**** Extracted material ****

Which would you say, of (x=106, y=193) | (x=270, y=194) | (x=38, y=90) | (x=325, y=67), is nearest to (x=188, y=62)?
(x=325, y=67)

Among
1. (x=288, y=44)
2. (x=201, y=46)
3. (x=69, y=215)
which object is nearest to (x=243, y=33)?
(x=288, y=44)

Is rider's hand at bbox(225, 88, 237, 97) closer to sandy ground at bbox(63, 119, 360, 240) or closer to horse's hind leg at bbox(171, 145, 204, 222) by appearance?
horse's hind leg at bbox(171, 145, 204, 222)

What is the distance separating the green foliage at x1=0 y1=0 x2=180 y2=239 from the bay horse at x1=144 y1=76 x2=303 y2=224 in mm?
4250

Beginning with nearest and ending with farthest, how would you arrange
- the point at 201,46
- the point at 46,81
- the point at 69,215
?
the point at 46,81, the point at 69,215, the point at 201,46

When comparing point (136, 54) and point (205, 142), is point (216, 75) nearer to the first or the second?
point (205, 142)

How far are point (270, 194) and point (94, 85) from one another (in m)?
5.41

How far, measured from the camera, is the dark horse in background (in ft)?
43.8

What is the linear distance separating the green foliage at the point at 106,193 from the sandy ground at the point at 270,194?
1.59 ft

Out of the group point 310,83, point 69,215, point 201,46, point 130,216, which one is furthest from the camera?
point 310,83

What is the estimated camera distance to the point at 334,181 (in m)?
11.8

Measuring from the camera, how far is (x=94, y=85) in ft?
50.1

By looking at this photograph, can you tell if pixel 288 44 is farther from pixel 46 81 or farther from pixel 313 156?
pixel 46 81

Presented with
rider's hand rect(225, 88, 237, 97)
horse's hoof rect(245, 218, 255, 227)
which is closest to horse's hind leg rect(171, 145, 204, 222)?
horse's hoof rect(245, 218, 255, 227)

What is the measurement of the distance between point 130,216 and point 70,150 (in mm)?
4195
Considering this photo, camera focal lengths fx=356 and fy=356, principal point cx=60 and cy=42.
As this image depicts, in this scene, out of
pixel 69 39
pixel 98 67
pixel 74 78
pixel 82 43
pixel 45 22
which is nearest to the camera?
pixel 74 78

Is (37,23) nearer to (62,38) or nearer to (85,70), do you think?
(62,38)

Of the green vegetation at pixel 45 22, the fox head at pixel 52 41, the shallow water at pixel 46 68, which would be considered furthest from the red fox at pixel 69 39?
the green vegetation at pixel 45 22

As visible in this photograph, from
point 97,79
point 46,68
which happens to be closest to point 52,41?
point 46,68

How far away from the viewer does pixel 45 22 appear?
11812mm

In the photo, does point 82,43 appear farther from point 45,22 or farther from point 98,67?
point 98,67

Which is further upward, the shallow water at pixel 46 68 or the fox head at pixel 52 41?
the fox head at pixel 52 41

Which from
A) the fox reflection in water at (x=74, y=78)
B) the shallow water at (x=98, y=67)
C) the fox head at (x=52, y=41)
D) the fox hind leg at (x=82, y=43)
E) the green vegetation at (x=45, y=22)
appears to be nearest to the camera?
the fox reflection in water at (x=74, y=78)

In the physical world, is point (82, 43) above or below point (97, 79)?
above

****

Take the entries and copy them out exactly.

Which would you say, of (x=106, y=193) | (x=270, y=194) | (x=38, y=90) | (x=325, y=67), is nearest to (x=188, y=62)?
(x=325, y=67)

Among
1. (x=288, y=44)
2. (x=201, y=46)
3. (x=69, y=215)
which object is nearest to (x=243, y=33)?
(x=288, y=44)

Is rider's hand at bbox(225, 88, 237, 97) closer to sandy ground at bbox(63, 119, 360, 240) or closer to horse's hind leg at bbox(171, 145, 204, 222) by appearance?
horse's hind leg at bbox(171, 145, 204, 222)

What is the distance separating the green foliage at x1=0 y1=0 x2=180 y2=239 from the bay horse at x1=144 y1=76 x2=303 y2=224 in mm?
4250

Beginning with nearest and ending with farthest, how would you arrange
- the point at 201,46
- the point at 46,81
- the point at 69,215
?
the point at 46,81, the point at 69,215, the point at 201,46

When comparing point (136, 54) and point (205, 142), is point (216, 75) nearer to the first or the second?
point (205, 142)

How far are point (270, 194) and point (94, 85) from one another (in m)?
5.41

How far, measured from the camera, is the dark horse in background (in ft)?
43.8

What is the linear distance separating the green foliage at the point at 106,193 from the sandy ground at the point at 270,194?
1.59 ft

Out of the group point 310,83, point 69,215, point 201,46, point 130,216, which one is furthest from the camera?
point 310,83

What is the estimated camera distance to the point at 334,181 (in m)?
11.8

Measuring from the camera, how far is (x=94, y=85) in ft?
50.1

By looking at this photograph, can you tell if pixel 288 44 is farther from pixel 46 81 or farther from pixel 313 156?
pixel 46 81

Presented with
rider's hand rect(225, 88, 237, 97)
horse's hoof rect(245, 218, 255, 227)
which is closest to horse's hind leg rect(171, 145, 204, 222)?
horse's hoof rect(245, 218, 255, 227)

What is the measurement of the distance between point 130,216 and point 70,150 (in mm)?
4195
Considering this photo, camera focal lengths fx=356 and fy=356, principal point cx=60 and cy=42.
As this image depicts, in this scene, out of
pixel 69 39
pixel 98 67
pixel 74 78
pixel 82 43
pixel 45 22
which is nearest to the camera?
pixel 74 78

Is (37,23) nearer to (62,38) or nearer to (85,70), do you think?
(62,38)

Of the green vegetation at pixel 45 22, the fox head at pixel 52 41, the shallow water at pixel 46 68, which would be considered furthest from the red fox at pixel 69 39?
the green vegetation at pixel 45 22

As visible in this photograph, from
point 97,79
point 46,68
which happens to be closest to point 52,41?
point 46,68

How far away from the viewer does pixel 45 22 appear?
11812mm

In the photo, does point 82,43 appear farther from point 45,22 or farther from point 98,67?
point 98,67

Which is further upward, the shallow water at pixel 46 68 or the fox head at pixel 52 41?
the fox head at pixel 52 41

Which from
A) the fox reflection in water at (x=74, y=78)
B) the shallow water at (x=98, y=67)
C) the fox head at (x=52, y=41)
D) the fox hind leg at (x=82, y=43)
E) the green vegetation at (x=45, y=22)
appears to be nearest to the camera?
the fox reflection in water at (x=74, y=78)

In the physical world, is point (82, 43) above or below point (97, 79)?
above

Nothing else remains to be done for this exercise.